── TEKS DOKUMEN
Carut Marut Hubungan Industrial di Republik Goyang

Oleh: Fazri Mohehu . 1 Mei 2025 . 07:00:00

Rezkiawan Tantawi--Pengajar di Jurusan Manajemen Fakultas Ekonomi dan Bisnis Universitas Negeri Gorontalo

“PHK seolah sudah menjadi solusi default. Daya beli masyarakat turun, produksi diturunkan, lalu buruh dirumahkan”

Gelombang Pemutusan Hubungan Kerja (PHK) yang menghantam Indonesia bukan lagi sekadar badai sesaat, melainkan telah menjelma menjadi musim yang tak kunjung reda. Kemnaker merilis dari 77 ribu orang di 2014 hingga menyentuh angka fantastis 80 ribu orang pada 2024, tren ini mencerminkan betapa rapuhnya struktur ketenagakerjaan nasional di tengah dinamika global maupun domestik. Kondisi ini semakin parah sejak pandemi Covid-19 menyerang, lalu perlahan mereda, namun tidak pernah kembali ke titik stabil. Tahun 2024, meski pandemi sudah berlalu, PHK justru kembali melonjak.

Penyebabnya bukan semata urusan pasar atau pandemi, tapi juga hasil racikan kebijakan yang "katanya" pro-investasi, namun malah menyingkirkan pekerja. Alih-alih memperkuat industri dalam negeri, pemerintah justru terlalu asyik memoles undangan bagi investor baru, tanpa cukup perhatian pada pelaku industri lama yang sudah berjasa menopang ekonomi bertahun-tahun. Kebijakan impor yang terlalu longgar membuat produk lokal terkapar tak berdaya. Ditambah dengan keterlambatan investasi pada mesin dan teknologi, industri kita tertinggal, tak kompetitif di mata global, apalagi domestik.

Tahun 2025 pun tidak memberi harapan lebih cerah justru makin pelik dengan politik dalam negeri yang tak menentu. Alokasi anggaran yang lebih fokus pada program populis seperti makanan bergizi gratis, sambil menyampingkan stabilitas ketenagakerjaan (anak kenyang, orang tua kehilangan pekerjaan). Ancaman baru berupa kenaikan PPN, pengurangan subsidi, dan naiknya premi BPJS akan makin menekan biaya operasional perusahaan. Dan seperti biasa, solusi tercepat dan termurah dari mereka yang duduk di ruang rapat adalah: PHK. Kondisi hubungan industrial pun semakin kompleks dengan adanya tekanan eksternal dari globalisasi. Kebijakan resiprokal tarif oleh Amerika Serikat turut menekan ekspor Indonesia.
────
TUGAS:
Sebutkan semua ancaman baru yang menurut artikel tentang gelombang PHK di Indonesia akan makin menekan biaya operasional perusahaan.
── DATA TERSIMPAN
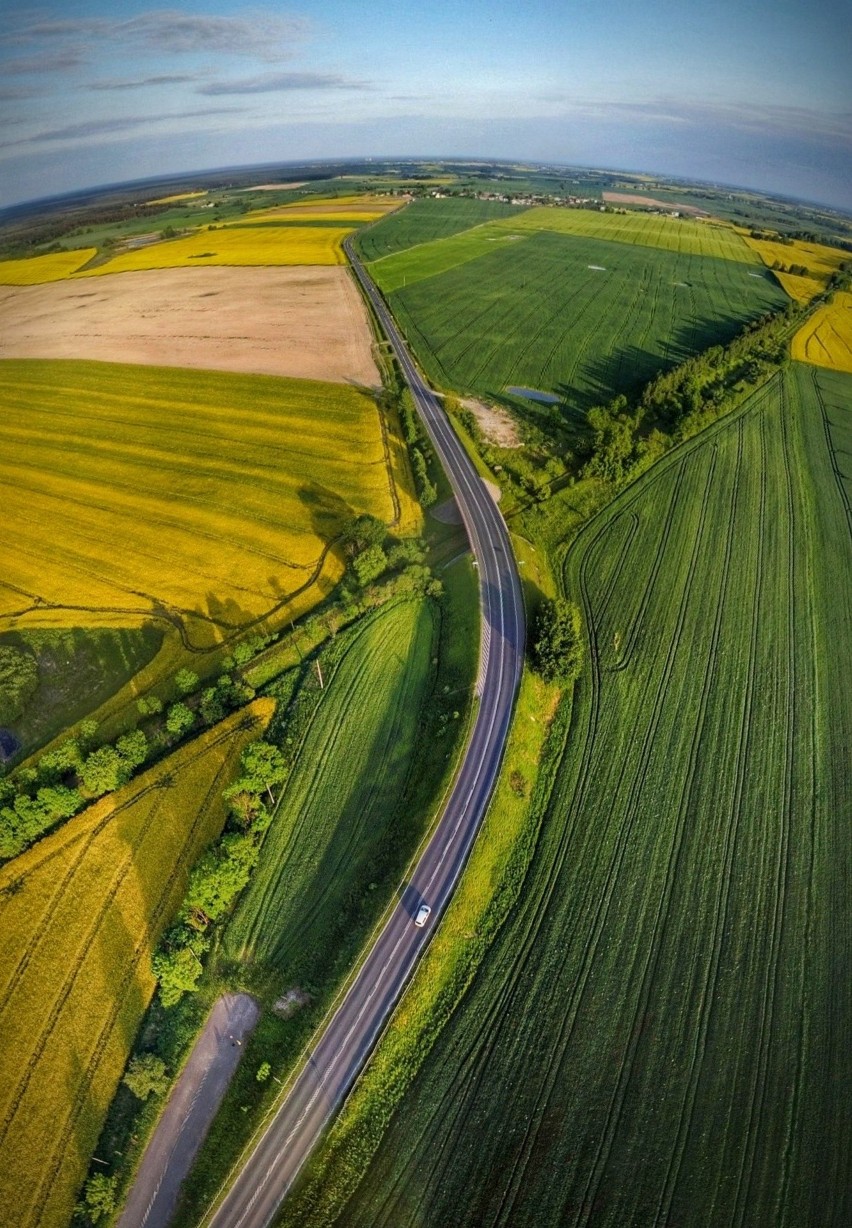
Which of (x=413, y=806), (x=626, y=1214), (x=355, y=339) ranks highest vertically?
(x=355, y=339)

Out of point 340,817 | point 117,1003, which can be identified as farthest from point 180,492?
point 117,1003

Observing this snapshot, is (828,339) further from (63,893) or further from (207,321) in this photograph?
(63,893)

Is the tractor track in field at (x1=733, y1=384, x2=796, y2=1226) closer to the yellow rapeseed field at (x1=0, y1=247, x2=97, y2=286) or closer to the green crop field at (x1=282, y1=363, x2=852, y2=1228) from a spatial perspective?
the green crop field at (x1=282, y1=363, x2=852, y2=1228)

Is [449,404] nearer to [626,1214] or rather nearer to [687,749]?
[687,749]

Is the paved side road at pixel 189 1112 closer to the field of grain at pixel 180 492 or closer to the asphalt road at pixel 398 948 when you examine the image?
the asphalt road at pixel 398 948

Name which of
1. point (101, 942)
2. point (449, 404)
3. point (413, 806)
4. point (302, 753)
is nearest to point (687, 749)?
point (413, 806)

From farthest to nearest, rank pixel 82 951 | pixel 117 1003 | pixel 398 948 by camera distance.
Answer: pixel 82 951 → pixel 398 948 → pixel 117 1003

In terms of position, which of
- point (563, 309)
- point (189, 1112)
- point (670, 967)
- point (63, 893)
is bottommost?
point (189, 1112)
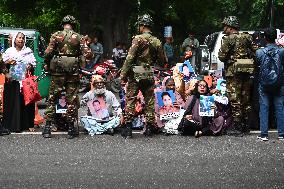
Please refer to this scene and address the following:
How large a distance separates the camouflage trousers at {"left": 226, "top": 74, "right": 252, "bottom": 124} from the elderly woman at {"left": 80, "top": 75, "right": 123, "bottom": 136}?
6.19 feet

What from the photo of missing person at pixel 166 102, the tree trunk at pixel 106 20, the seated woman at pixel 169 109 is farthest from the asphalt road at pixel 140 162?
the tree trunk at pixel 106 20

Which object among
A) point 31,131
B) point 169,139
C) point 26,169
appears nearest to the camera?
point 26,169

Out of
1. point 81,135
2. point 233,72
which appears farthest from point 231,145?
point 81,135

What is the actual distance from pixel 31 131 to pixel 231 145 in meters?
3.50

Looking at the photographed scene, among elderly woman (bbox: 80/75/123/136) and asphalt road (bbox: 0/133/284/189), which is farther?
elderly woman (bbox: 80/75/123/136)

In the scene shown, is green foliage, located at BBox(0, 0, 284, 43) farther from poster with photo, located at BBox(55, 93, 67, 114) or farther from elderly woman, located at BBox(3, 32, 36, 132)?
poster with photo, located at BBox(55, 93, 67, 114)

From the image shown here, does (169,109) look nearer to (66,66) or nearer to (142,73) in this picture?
(142,73)

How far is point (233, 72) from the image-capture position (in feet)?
37.3

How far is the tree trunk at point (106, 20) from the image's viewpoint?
25.8m

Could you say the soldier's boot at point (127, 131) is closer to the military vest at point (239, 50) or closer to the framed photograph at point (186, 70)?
the military vest at point (239, 50)

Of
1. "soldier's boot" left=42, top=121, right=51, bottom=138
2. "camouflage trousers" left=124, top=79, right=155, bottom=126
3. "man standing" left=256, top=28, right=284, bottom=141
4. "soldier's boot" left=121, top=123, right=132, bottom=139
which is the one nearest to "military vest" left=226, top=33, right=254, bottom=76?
"man standing" left=256, top=28, right=284, bottom=141

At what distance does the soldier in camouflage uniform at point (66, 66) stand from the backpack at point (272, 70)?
2.83 metres

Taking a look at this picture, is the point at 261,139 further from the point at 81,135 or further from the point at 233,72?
the point at 81,135

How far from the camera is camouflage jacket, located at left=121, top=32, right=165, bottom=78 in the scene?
11031 mm
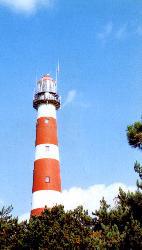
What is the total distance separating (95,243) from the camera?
2277 cm

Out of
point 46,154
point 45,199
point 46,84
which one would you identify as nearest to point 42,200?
point 45,199

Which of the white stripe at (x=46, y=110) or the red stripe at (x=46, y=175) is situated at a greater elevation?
the white stripe at (x=46, y=110)

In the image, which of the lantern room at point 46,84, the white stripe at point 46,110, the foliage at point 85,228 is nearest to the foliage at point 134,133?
the foliage at point 85,228

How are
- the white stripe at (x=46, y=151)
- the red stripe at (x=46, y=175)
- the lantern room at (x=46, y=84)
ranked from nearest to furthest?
the red stripe at (x=46, y=175), the white stripe at (x=46, y=151), the lantern room at (x=46, y=84)

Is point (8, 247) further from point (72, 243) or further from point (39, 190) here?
point (39, 190)

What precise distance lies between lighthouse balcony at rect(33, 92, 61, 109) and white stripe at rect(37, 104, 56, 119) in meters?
0.38

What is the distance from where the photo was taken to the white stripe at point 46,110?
1516 inches

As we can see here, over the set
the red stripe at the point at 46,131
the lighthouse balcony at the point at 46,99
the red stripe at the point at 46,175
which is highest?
the lighthouse balcony at the point at 46,99

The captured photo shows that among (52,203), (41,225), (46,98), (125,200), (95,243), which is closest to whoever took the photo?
(95,243)

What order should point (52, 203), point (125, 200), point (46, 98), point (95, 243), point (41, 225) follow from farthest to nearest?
point (46, 98) → point (52, 203) → point (125, 200) → point (41, 225) → point (95, 243)

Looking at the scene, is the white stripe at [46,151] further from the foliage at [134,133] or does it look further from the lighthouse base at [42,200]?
the foliage at [134,133]

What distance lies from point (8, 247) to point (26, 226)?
6.60ft

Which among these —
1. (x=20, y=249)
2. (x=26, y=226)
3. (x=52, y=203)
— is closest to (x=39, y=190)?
(x=52, y=203)

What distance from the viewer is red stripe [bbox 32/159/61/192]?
1358 inches
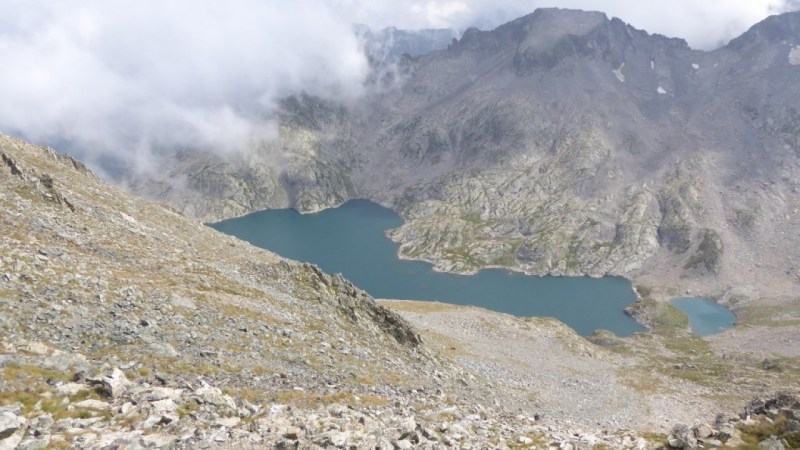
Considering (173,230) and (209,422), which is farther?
(173,230)

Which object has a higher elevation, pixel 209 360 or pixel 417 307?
pixel 417 307

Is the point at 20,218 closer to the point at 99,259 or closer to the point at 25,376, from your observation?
the point at 99,259

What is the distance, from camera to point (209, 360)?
28.1 meters

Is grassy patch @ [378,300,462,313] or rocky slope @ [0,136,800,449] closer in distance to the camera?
rocky slope @ [0,136,800,449]

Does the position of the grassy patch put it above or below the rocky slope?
above

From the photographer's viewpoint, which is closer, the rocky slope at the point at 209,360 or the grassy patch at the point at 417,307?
the rocky slope at the point at 209,360

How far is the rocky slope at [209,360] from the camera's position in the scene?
62.1 feet

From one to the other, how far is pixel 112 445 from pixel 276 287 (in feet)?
112

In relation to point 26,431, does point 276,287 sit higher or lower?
higher

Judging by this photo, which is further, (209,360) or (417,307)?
(417,307)

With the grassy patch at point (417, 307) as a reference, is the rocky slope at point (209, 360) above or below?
below

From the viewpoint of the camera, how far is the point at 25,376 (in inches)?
769

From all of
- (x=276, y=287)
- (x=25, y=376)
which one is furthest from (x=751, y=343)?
(x=25, y=376)

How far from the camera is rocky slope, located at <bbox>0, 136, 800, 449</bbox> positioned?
62.1 feet
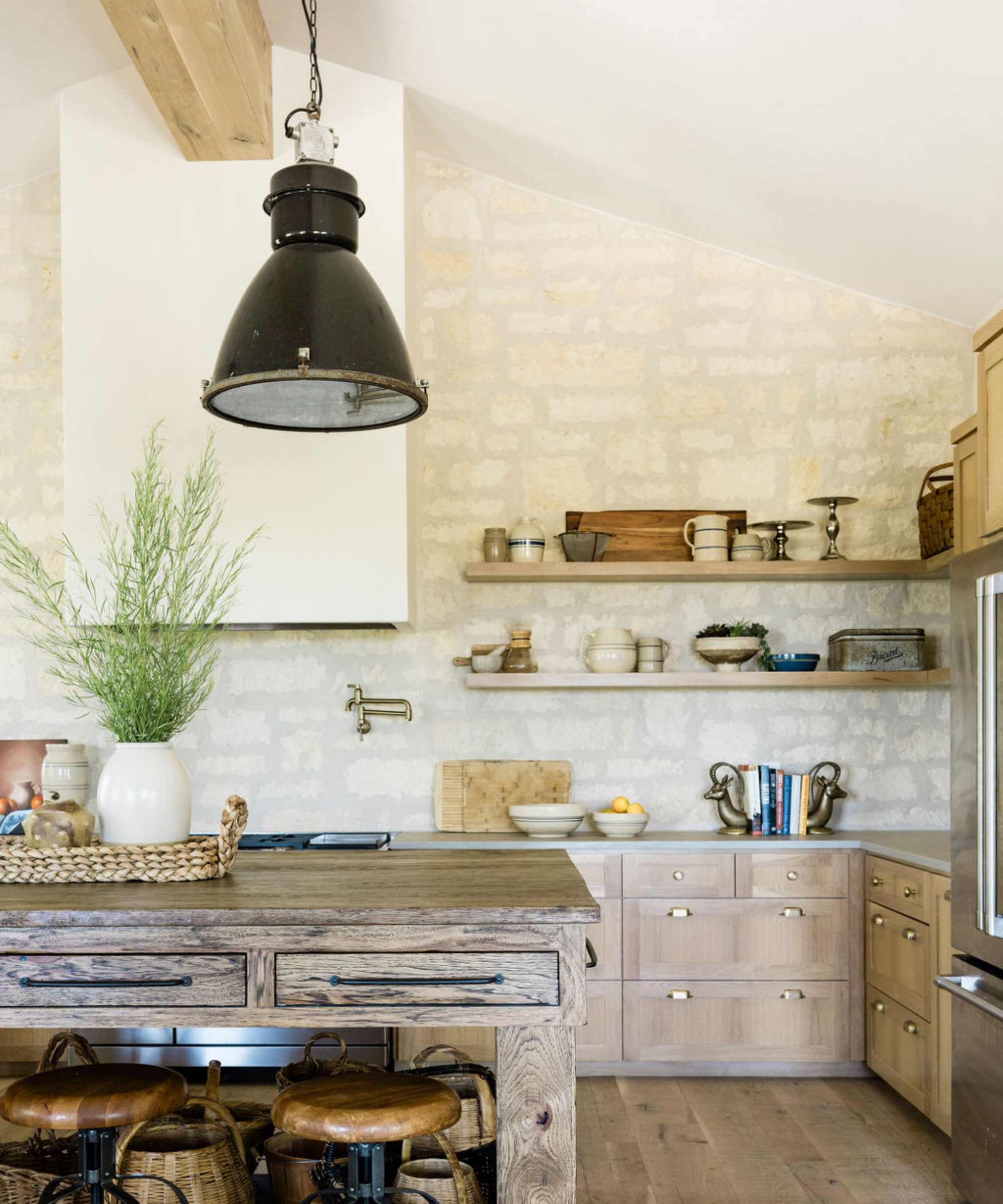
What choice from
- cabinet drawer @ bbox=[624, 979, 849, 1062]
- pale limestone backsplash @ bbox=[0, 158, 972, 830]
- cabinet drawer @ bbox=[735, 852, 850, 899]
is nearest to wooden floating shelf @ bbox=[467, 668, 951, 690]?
pale limestone backsplash @ bbox=[0, 158, 972, 830]

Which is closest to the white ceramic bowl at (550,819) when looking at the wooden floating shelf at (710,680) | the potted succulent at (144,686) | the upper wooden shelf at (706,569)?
the wooden floating shelf at (710,680)

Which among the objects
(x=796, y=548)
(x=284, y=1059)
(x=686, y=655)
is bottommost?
(x=284, y=1059)

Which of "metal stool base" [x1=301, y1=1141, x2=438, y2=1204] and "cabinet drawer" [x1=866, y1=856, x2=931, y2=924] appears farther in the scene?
"cabinet drawer" [x1=866, y1=856, x2=931, y2=924]

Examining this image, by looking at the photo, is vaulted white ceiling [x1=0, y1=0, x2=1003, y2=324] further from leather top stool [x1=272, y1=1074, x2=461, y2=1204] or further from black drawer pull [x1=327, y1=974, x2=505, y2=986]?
leather top stool [x1=272, y1=1074, x2=461, y2=1204]

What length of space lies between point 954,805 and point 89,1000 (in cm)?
240

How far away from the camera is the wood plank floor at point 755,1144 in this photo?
3.29 m

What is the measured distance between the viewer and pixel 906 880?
3943mm

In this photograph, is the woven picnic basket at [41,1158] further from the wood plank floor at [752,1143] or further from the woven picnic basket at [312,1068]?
the wood plank floor at [752,1143]

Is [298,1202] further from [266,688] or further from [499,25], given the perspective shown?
[499,25]

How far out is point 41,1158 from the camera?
8.43 ft

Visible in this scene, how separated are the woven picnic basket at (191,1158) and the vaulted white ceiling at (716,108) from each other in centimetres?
333

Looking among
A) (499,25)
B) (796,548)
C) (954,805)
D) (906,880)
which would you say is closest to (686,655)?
(796,548)

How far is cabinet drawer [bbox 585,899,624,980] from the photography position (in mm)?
4340

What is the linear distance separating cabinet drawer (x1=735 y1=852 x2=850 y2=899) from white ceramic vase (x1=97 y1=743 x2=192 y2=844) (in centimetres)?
258
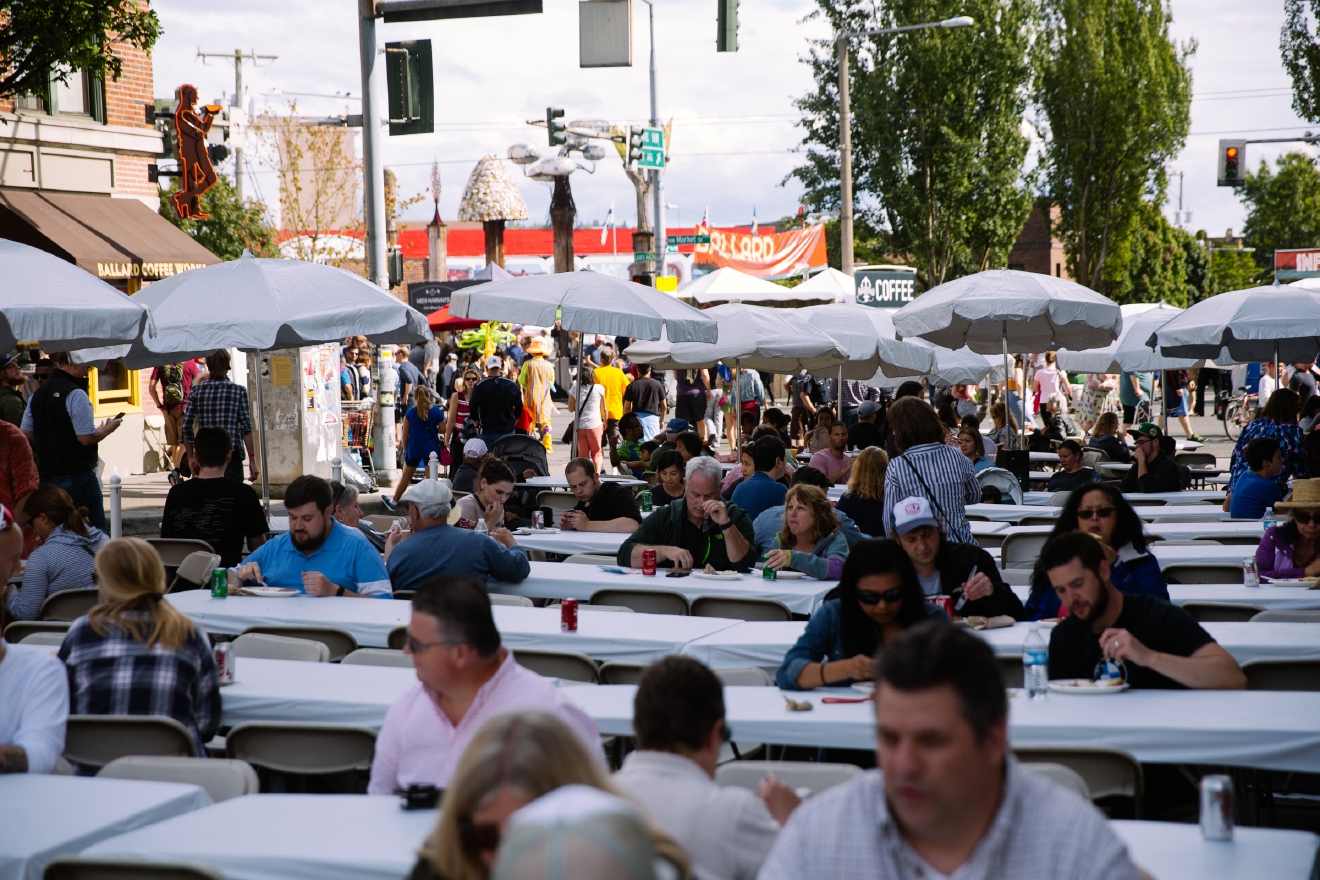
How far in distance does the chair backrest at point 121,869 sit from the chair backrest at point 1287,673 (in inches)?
160

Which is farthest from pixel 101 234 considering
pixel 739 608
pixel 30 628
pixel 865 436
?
pixel 739 608

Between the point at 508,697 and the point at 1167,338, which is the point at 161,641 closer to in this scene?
the point at 508,697

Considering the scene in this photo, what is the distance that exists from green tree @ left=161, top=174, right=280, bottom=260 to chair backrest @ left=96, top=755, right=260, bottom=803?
34296 millimetres

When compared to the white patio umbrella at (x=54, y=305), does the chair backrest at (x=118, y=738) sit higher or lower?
lower

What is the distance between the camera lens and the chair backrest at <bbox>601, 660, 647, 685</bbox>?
5934 mm

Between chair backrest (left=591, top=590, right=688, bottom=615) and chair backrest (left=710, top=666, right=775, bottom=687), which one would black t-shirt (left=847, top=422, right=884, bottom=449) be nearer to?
chair backrest (left=591, top=590, right=688, bottom=615)

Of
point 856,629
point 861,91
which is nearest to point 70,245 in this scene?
point 856,629

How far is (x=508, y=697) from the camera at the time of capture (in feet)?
13.9

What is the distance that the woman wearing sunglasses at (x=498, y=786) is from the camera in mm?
2352

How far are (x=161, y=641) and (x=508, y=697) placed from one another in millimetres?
1760

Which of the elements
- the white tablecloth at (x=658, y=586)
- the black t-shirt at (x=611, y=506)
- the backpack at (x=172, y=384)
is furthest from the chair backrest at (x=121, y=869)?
the backpack at (x=172, y=384)

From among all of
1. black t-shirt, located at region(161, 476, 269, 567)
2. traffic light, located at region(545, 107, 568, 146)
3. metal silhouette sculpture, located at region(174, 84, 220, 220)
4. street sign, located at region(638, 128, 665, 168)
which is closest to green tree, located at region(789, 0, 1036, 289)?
street sign, located at region(638, 128, 665, 168)

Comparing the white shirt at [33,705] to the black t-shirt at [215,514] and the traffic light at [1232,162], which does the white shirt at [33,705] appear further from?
the traffic light at [1232,162]

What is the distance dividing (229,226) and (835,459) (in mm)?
28743
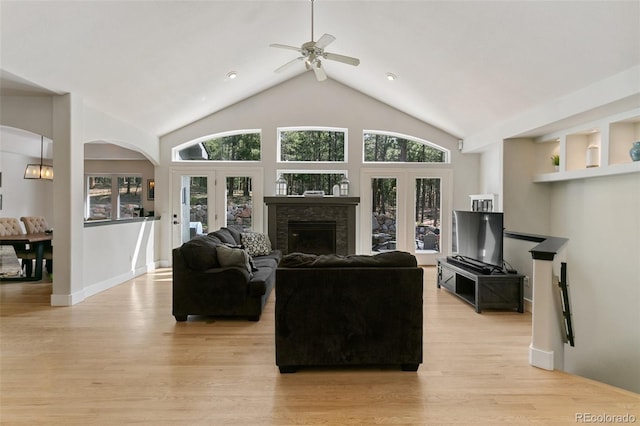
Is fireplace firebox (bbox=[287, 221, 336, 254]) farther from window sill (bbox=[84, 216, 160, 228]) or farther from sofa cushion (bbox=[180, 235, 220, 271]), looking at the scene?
sofa cushion (bbox=[180, 235, 220, 271])

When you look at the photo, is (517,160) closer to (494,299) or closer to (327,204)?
(494,299)

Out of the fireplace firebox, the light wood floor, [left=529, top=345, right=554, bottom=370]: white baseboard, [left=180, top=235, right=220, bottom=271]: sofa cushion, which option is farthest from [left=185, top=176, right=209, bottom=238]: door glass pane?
[left=529, top=345, right=554, bottom=370]: white baseboard

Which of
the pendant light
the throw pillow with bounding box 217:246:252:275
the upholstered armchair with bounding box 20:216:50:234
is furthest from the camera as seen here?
the pendant light

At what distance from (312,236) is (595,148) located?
458 centimetres

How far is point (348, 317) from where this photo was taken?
────
JAWABAN ANDA:
- Kenaikan PPN
- Pengurangan subsidi
- Naiknya premi BPJS